Protecting your garden from bee-killing pesticides
Did you enjoy your garden in bloom over the Canada Day holiday? Did you plant your garden to provide habitat for bees and other pollinators? Now you might look at those blooms with new eyes.
Friends of the Earth tested nursery plants in 18 cities in North America and found Neonicotinoid pesticides (neonic) in more than 50% of the plants. These are plants known to be and promoted as “bee-friendly” for example; Salvia, Gerbera Daisies and Shasta Daisies to name a few.
Friends of the Earth’s testing results suggest that neonic contamination of supposedly bee-friendly plants is a widespread problem in Canada and the U.S.A.
If you bought from an organic nursery, don’t worry. There would be no neonics used in preparing the nursery plants. If you bought anywhere else, there is no way to know if your plants may be harming bees.
Depending on your level of outrage that plants you bought to provide bees a sanctuary may actually be killing them, here’s what you can do.
- If you bought plants from a big box store, dig them up and take them back.

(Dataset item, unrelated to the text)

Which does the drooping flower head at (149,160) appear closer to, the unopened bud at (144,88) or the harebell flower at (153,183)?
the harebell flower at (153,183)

Big box stores have one year guarantees on their plants. Tell them you’re not confident the plants are bee friendly and you want your money back. Please, do let us know how they respond to this guarantee.
- You can cut off the flowers so no bees or other pollinators can access the pollen and nectar and reduce exposure to neonics, but of course this eliminates much of the plants’ appeal. Or you can carefully cover the flowers with fine netting – like that used on wedding veils – so that pollinators cannot access the flowers.
- You can go to plant exchanges with gardeners who can tell you what they’ve grown and start to raise more of your own plants from seeds.